Answer these questions about the optimizer documentation below, one line each:
(a) What does the DerivedParam class hold information about?
(b) Which two values can the mode attribute of FitParam take?
(c) Which class does FitParamOutput take as its base?

Text under study:
[Start of Attachment]

Optimizers (taurex.optimizer)

Base

Base class for optimization/retrieval.

class DerivedParam(name: str, latex: str, fget: Callable[[], float], compute: bool)

Bases: object

Holds information about a derived parameter.

compute: bool

fget: Callable[[], float]

latex: str

name: str

class FitParam(name: str, latex: str, fget: Callable[[], float], fset: Callable[[float], None], mode: Literal['linear', 'log'], to_fit: bool, bounds: Tuple[float, float], prior: Prior | None = None)

Bases: object

Holds information about a fitting parameter.

property boundaries

Get boundaries of parameter.

bounds: Tuple[float, float]

fget: Callable[[], float]

property fit_latex: str

Latex for fitting.

property fit_name: str

Name for fitting.

property fit_prior

Get prior for fitting.

property fit_value: float

Get value of parameter considering its mode.

fset: Callable[[float], None]

latex: str

mode: Literal['linear', 'log']

name: str

prior: Prior = None

to_fit: bool

property value: float

Get value of parameter.

class FitParamOutput

Bases: TypedDict

Dictionary for storing fit parameter output.

[End of Attachment]

Entries supplied:
[Start of Attachment]

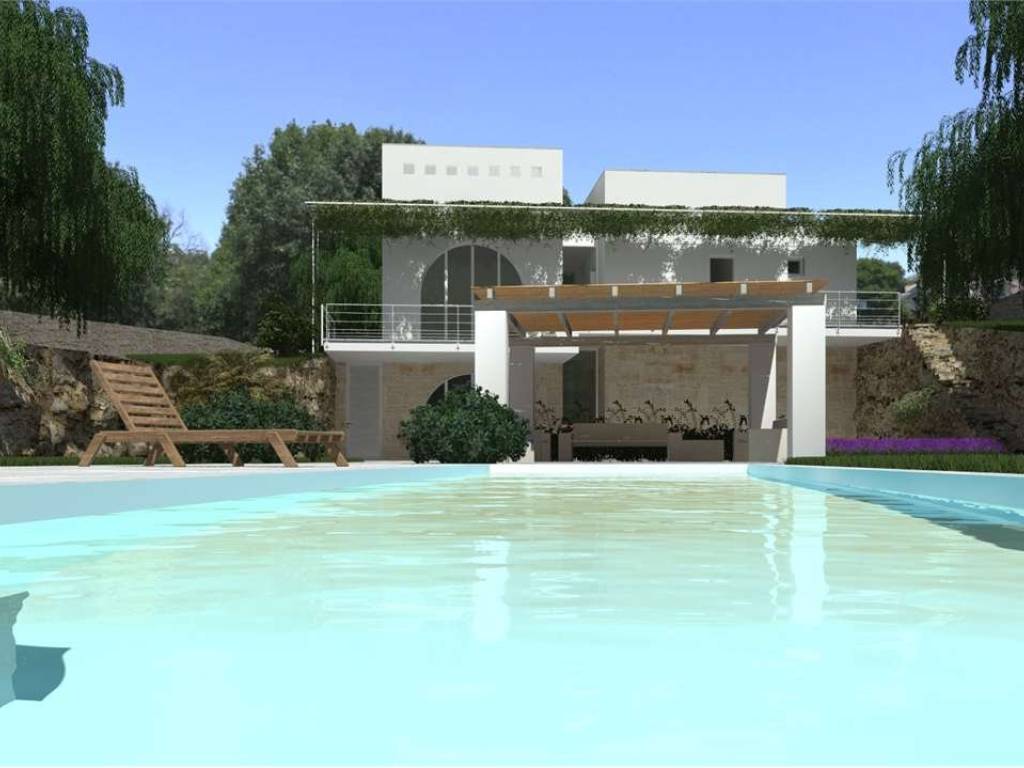 casa indipendente in vendita ad Ostuni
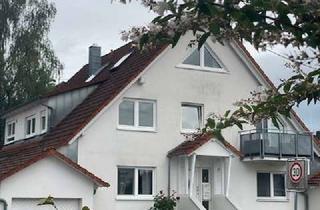 Wohnung kaufen in 88677 Markdorf, Charmante 2,5-Zimmerwohnung mit großem Balkon und Gartenmitbenutzung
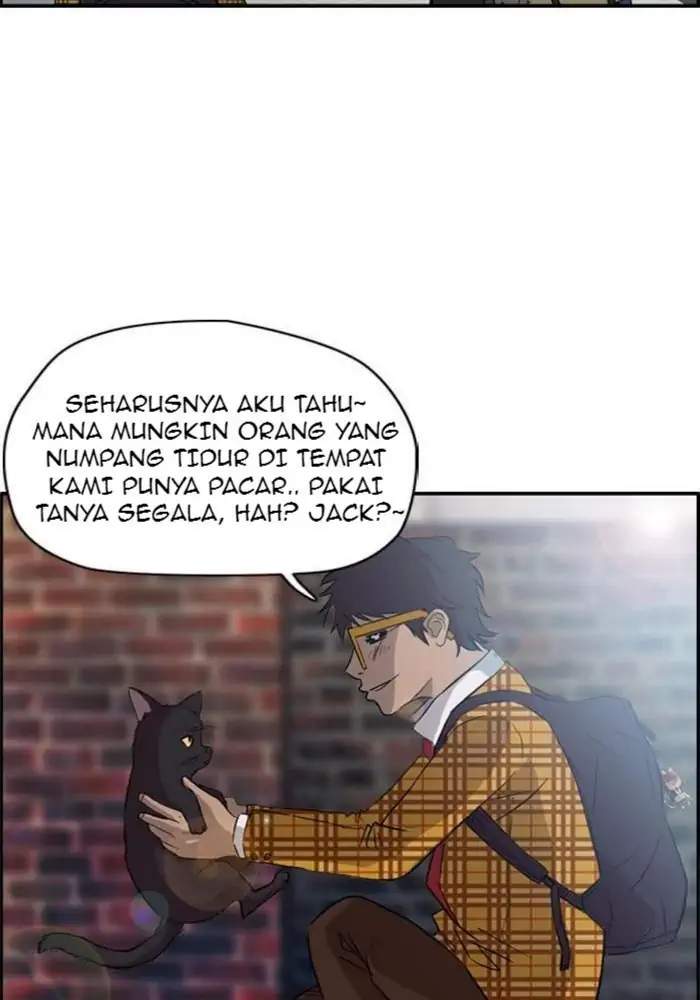 Wind Breaker Bab 20 halaman 10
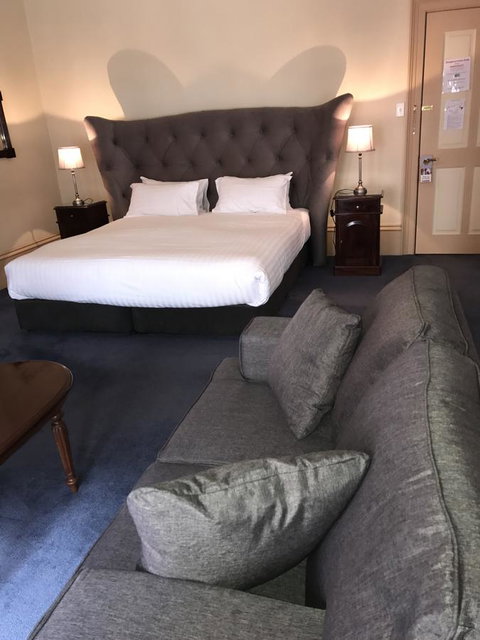 The Macquarie Hobart - Tourism Adelaide 41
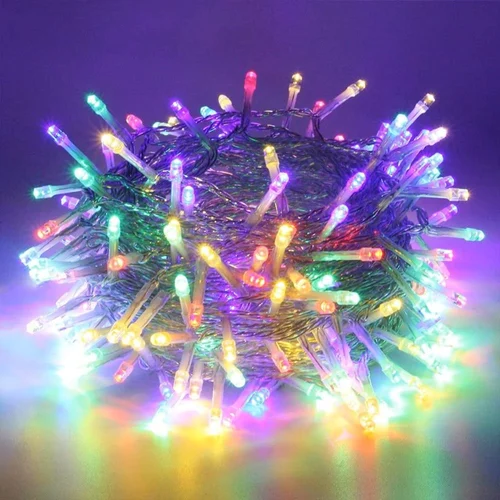 LED Light Multi Color 10 Mtr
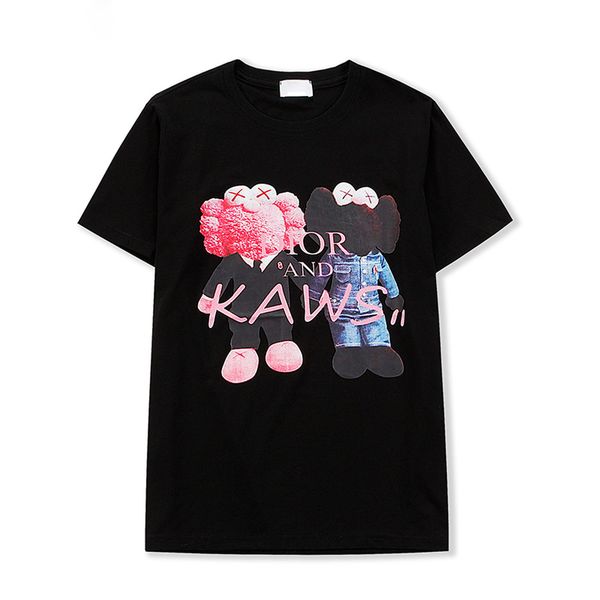 2020fashion men's hair stylist t-shirt men and women hip hop t-shirt short sleeve printing men's hair stylist t-shirt s-xxl, White;black
2020fashion men's hair stylist t-shirt men and women hip hop t-shirt short sleeve printing men's hair stylist t-shirt s-xxl, White;black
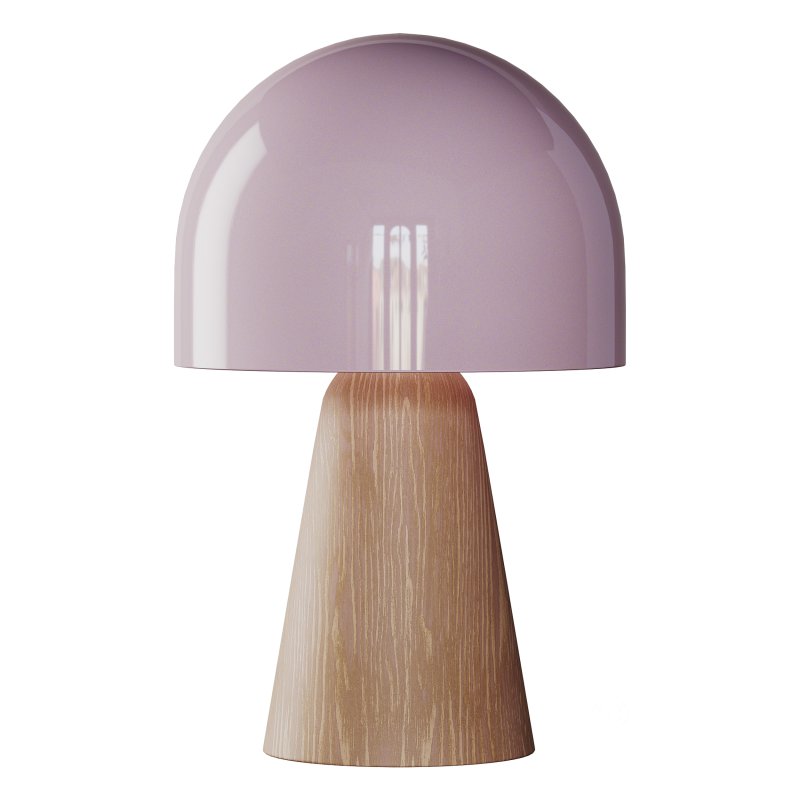 Kleine tafellamp Nalam Image 3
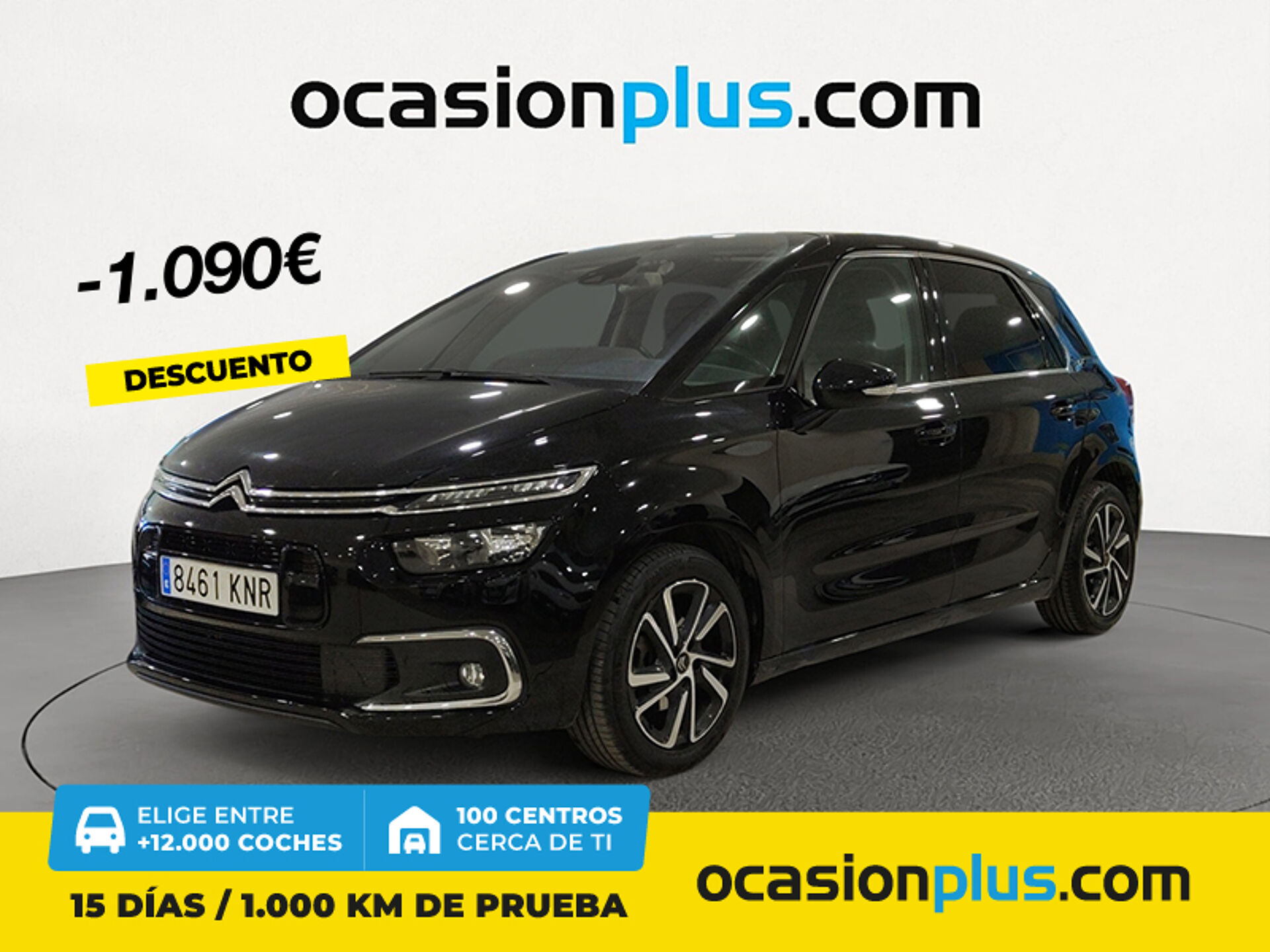 Imagen de CITROEN C4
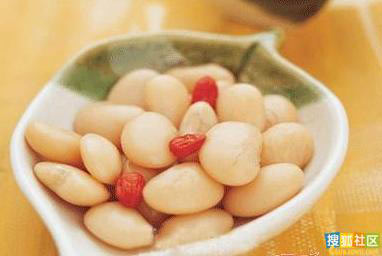 美味壯陽又養性 一周菜譜幫你定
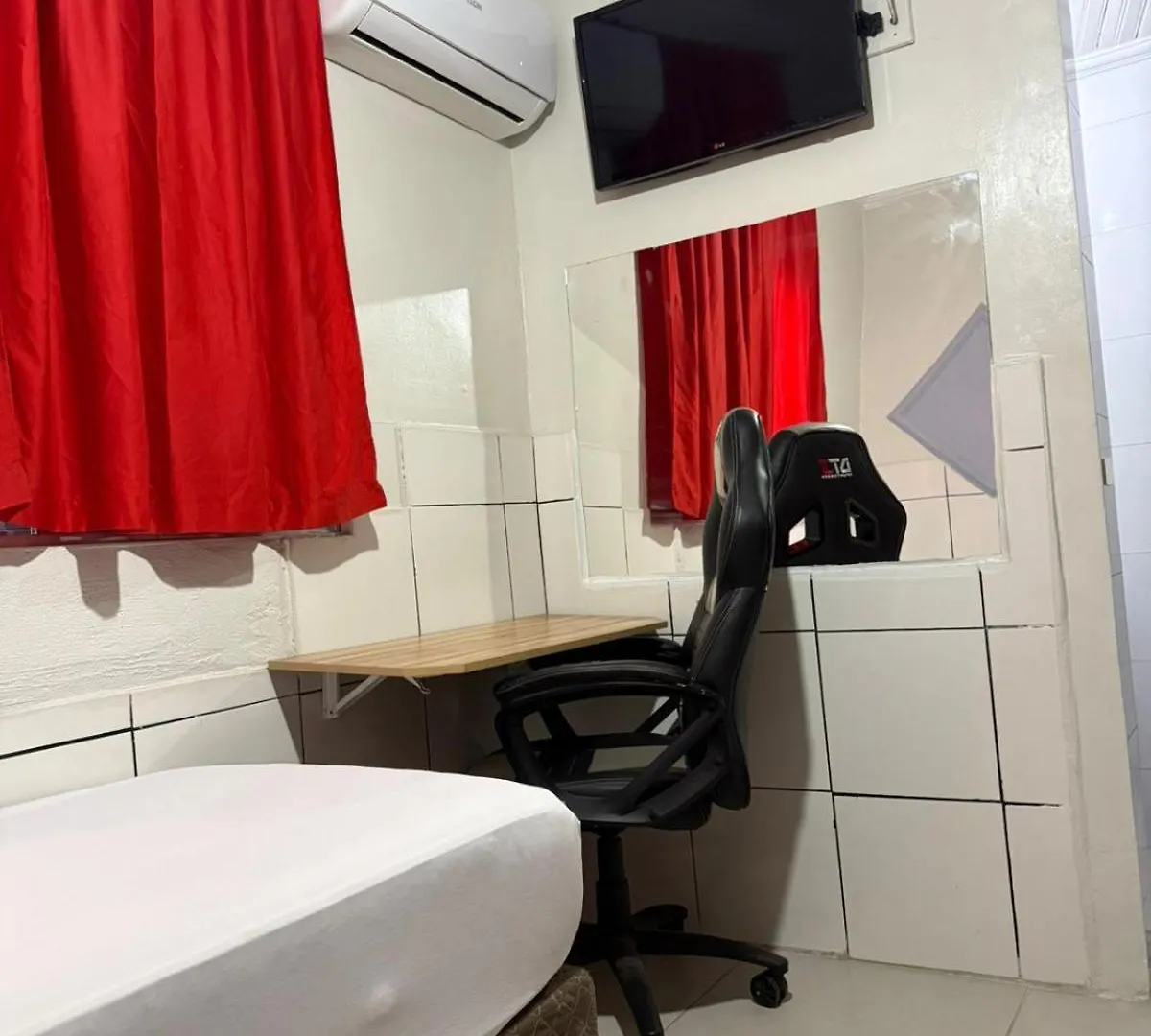 Hotel Diamantina Sao Paulo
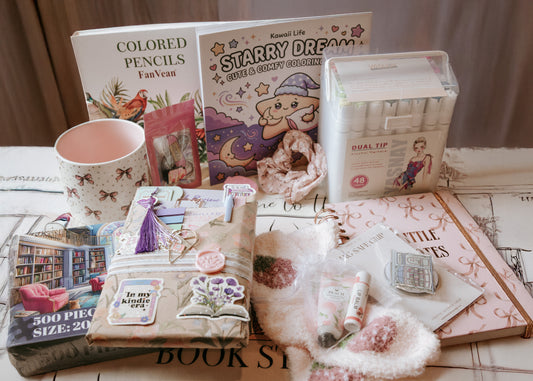 The Ultimate Story Box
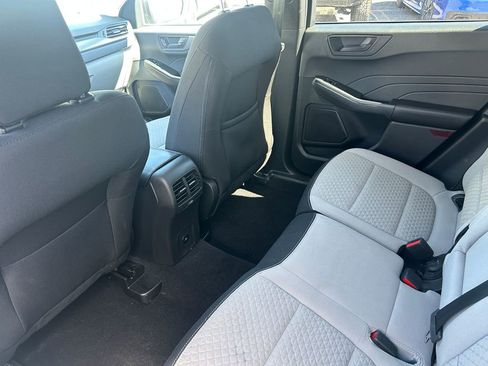 Used 2023 Ford Escape Active w/ Tech Pack #1 image 32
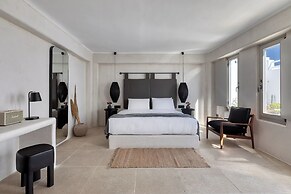 Rocabella Mykonos Hotel, a member of Design Hotels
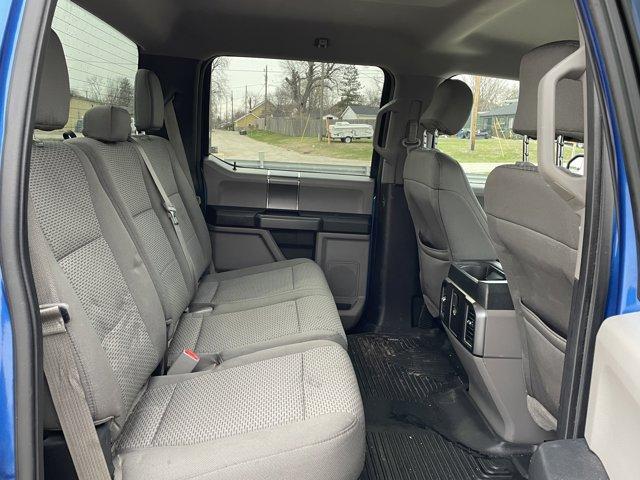 used 2016 Ford F-150 car, priced at $22,988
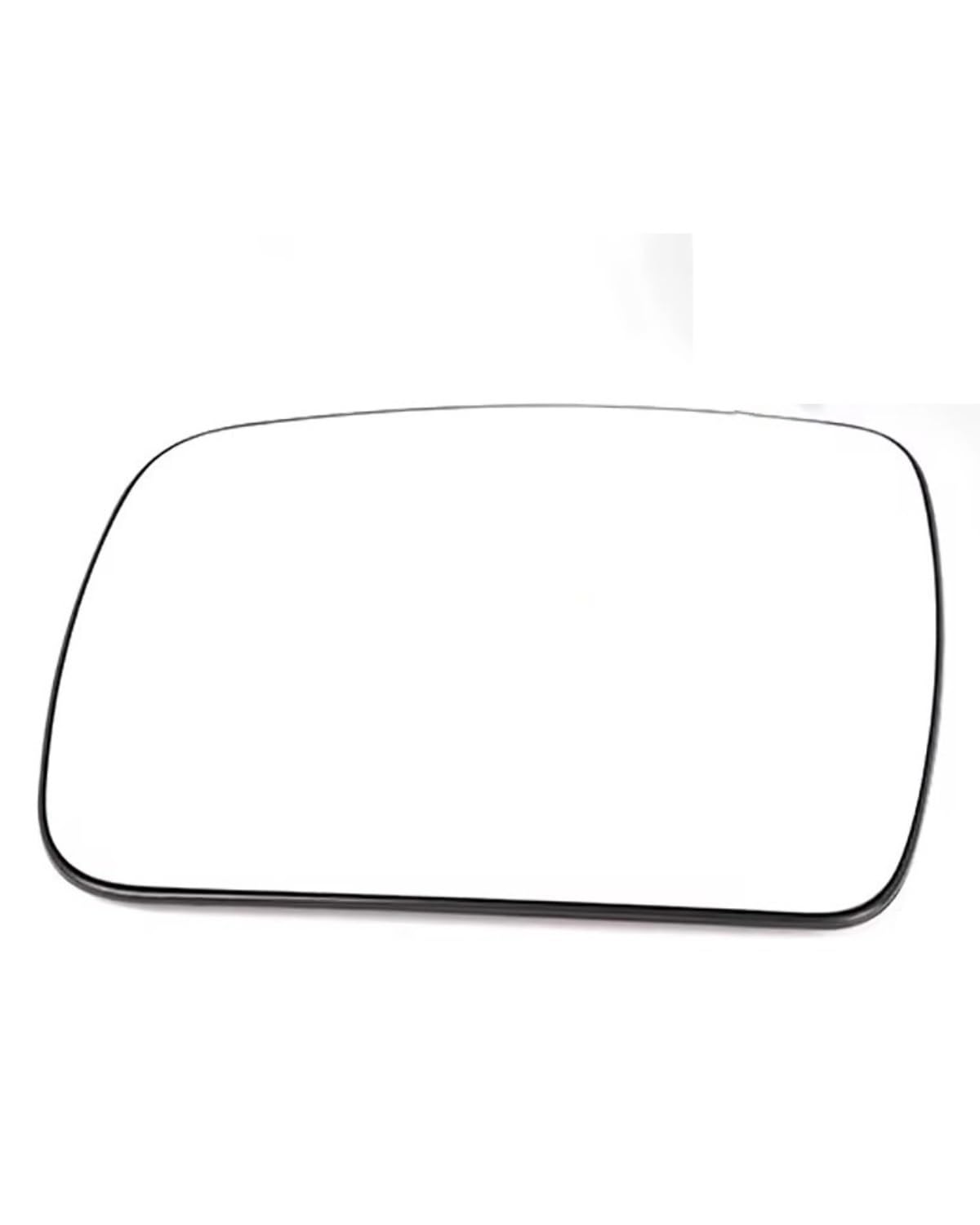 Für Land Für Rover Freelander 2 LR2 L359 2010-2016 Seitenrückspiegel Heizung Glas Beheizte Spiegellinse Seitenspiegelglas(1pc Left) von WNCXSA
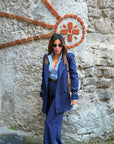 Tailleur Flavia 12153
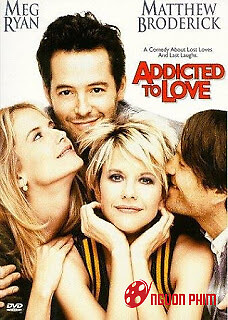 Addicted To Love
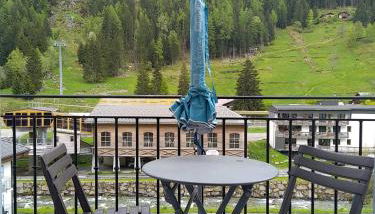 Duplex résidence spa Mont-Blanc - Foto 3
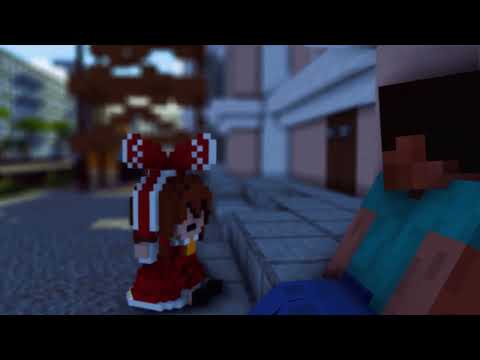 мудрый фумо мультик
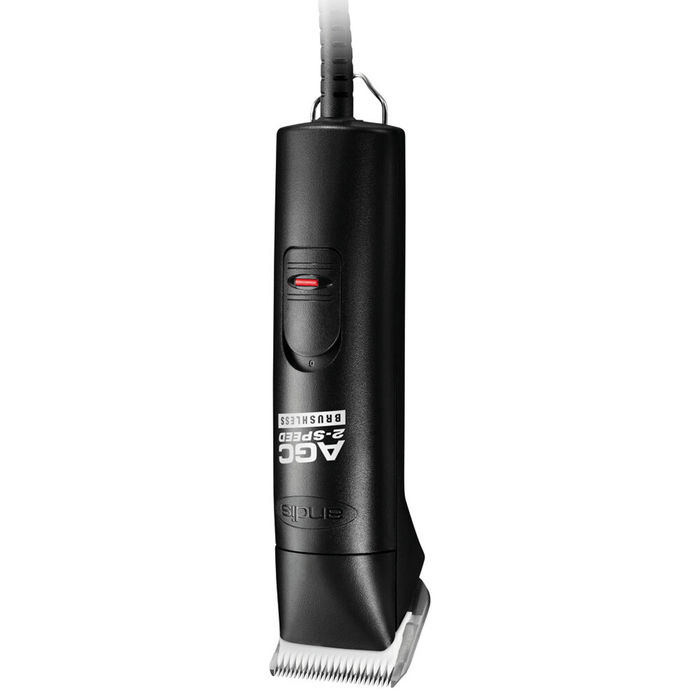 Máquina Tosquia Andis Type AGCB 24 W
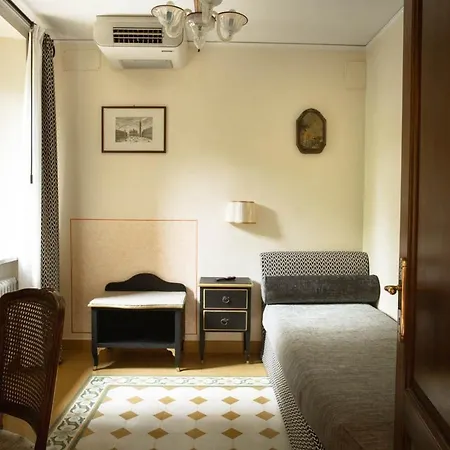 Accademia - Maravege Szálloda 3*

[End of Attachment]

Solution for this exercise:
(a) A derived parameter.
(b) 'linear' and 'log'.
(c) TypedDict.